Aim of the exercise:
Gather every line of the data below that contains the word "league", treating uppercase and lowercase letters as different.

[Start of Dataset records]

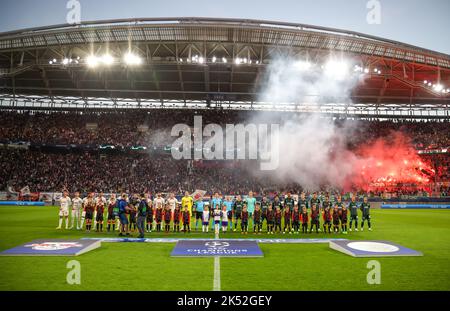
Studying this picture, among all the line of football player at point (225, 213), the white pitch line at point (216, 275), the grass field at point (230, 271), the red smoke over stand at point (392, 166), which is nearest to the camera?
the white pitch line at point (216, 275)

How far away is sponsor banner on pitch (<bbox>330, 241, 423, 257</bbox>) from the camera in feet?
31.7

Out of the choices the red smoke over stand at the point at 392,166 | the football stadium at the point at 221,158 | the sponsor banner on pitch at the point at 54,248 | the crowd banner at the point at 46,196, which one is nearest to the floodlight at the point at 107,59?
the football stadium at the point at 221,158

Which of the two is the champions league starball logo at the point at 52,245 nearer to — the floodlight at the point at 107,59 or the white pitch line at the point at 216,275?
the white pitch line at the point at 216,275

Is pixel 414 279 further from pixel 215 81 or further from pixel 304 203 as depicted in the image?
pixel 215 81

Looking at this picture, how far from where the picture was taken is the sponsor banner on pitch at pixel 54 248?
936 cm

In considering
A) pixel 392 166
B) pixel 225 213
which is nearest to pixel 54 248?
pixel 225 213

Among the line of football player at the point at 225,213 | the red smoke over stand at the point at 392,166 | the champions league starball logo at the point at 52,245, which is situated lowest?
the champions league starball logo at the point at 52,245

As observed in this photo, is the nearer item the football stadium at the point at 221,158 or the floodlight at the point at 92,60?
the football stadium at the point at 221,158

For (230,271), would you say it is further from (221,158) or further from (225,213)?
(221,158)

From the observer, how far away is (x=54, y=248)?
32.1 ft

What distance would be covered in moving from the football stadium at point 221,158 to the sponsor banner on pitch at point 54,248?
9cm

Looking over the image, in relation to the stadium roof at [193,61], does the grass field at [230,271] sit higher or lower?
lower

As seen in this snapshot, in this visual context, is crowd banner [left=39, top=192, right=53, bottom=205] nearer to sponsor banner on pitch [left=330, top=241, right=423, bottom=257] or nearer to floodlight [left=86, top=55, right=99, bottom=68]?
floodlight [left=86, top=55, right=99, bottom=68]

[End of Dataset records]
[Start of Dataset records]

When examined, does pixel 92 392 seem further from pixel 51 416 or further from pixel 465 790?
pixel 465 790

[End of Dataset records]
[Start of Dataset records]

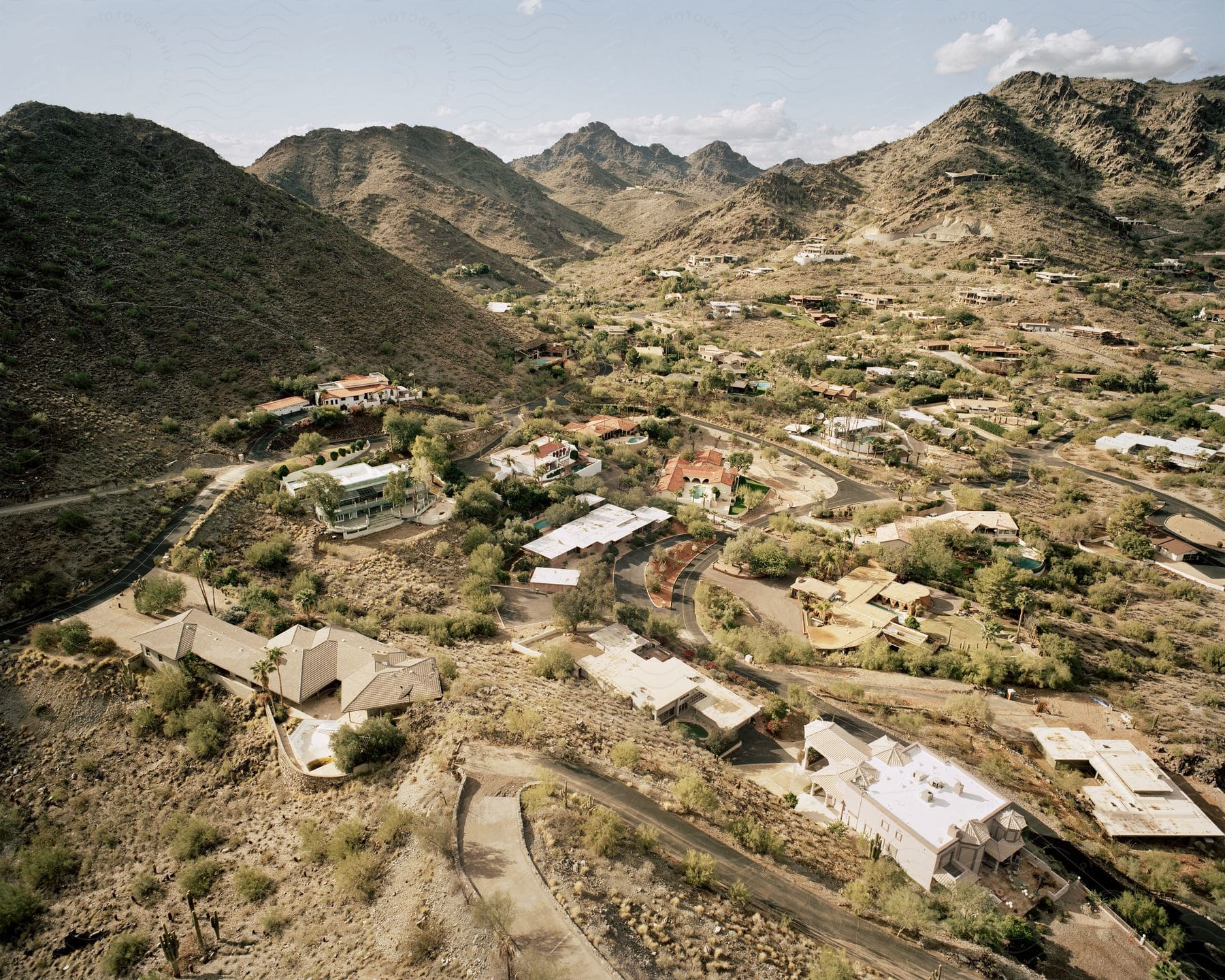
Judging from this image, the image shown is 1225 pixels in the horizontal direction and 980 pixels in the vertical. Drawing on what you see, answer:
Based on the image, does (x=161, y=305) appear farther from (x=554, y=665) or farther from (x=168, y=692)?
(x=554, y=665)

[End of Dataset records]

Result for this task:
Which of the two is the champions league starball logo at the point at 52,245 nearer to — the floodlight at the point at 107,59 or the white pitch line at the point at 216,275?
Among the line of football player at the point at 225,213 | the red smoke over stand at the point at 392,166 | the champions league starball logo at the point at 52,245, which is situated lowest?
the champions league starball logo at the point at 52,245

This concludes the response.